Entendemos nesse percurso a dramaturgia como algo que pode ou não depender da fábula e da história, mas que deve narrar ou mostrar algo, utilizando ou não a palavra como instrumento.

Assim, várias perspectivas foram sendo democraticamente compartilhadas entre o grupo, que também respondia criticamente às cenas, construindo seus opostos, criando uma relação dialética entre o expresso e o escondido.

A construção da dramaturgia desenvolveu uma questão sobre a própria cena uma vez que a experiência expressiva ainda se confrontava com a massificação do individuo. Ao se deparar com a cena codificada, reapresentada diversas vezes, o atuante perdia lentamente o jogo interno e pulsante que inicialmente existia. Seria assim a cena uma forma intensa de vivência da máquina? Estaria a repetição matando o frescor da arte?
Experimentar as fissuras internas do jogo de cena foi a saída para esse dilema. Os jogos do início do processo foram repetidos inúmeras vezes, com a regra de sempre observar as fissuras e tentar desenvolver uma nova possibilidade na própria cena.

Esses jogos nos permitiam ver que a dependência do outro para criar e potencializar novos impulsos, e a necessidade do coletivo desses olhares críticos, assemelhavam-se muito aos jogos sociais.
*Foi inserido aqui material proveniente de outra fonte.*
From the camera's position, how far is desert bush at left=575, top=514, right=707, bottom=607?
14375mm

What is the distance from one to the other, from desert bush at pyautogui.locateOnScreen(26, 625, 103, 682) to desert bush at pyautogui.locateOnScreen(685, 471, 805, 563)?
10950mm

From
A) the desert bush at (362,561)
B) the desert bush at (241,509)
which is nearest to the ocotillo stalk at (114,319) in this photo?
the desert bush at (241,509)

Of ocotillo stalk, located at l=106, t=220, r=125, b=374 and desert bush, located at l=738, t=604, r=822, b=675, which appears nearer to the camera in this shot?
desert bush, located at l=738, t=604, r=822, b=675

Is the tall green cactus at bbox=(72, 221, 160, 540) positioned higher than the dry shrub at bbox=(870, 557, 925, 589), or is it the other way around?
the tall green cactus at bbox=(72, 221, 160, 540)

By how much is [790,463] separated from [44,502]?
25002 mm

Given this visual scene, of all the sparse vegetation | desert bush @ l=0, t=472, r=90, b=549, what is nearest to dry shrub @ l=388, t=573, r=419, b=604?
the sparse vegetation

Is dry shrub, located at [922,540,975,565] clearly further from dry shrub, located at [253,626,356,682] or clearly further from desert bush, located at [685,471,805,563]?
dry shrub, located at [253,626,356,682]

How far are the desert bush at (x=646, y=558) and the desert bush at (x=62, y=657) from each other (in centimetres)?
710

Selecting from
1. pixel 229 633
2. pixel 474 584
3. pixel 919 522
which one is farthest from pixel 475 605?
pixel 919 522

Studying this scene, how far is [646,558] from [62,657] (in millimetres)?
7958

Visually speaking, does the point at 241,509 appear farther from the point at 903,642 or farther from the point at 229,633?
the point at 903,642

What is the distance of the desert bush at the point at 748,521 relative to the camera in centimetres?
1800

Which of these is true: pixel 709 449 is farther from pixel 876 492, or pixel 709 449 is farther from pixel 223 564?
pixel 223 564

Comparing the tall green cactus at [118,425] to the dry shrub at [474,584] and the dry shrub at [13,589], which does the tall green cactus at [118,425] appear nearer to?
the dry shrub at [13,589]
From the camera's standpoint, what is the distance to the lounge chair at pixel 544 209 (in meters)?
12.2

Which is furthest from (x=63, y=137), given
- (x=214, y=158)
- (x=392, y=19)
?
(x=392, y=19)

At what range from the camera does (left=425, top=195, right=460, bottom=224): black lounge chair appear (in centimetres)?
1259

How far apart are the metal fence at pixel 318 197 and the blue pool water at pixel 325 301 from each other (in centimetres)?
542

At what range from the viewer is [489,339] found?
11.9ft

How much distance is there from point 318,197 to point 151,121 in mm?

Observamos que as fissuras internas da própria sociedade poderia ser um espaço no qual o individual acharia sua identidade, suas questões, sua pele.

Dessa forma, em um exercício continuo de provocação e resposta em forma expressiva, começamos a observar que o grupo ganhara uma epiderme, que havia uma identidade dentro da massa mecânica entendida inicialmente. Mas era nas fissuras, nos pontos pouco observados daquela máquina, que o exercício de autoria estava escondido e respirava, vivo. 




Referências Bibliográficas

ARISTOTELES. A Política. São Paulo: Editora Hemus, 2005.pg 12.

MARX, Karl. O Capital. Quarta edição. São Paulo: Editora Nova Cultural, 1996. pg 10.


LINARES, Fernando Joaquim Javier. A mácara como segunda natureza do ator: o treinamento do ator como uma técnica de ação. 2011. Dissertação (Mestrado em Artes) – Escola de Belas Artes da Universidade Federal de Minas Gerais, Belo Horizonte.pg 105.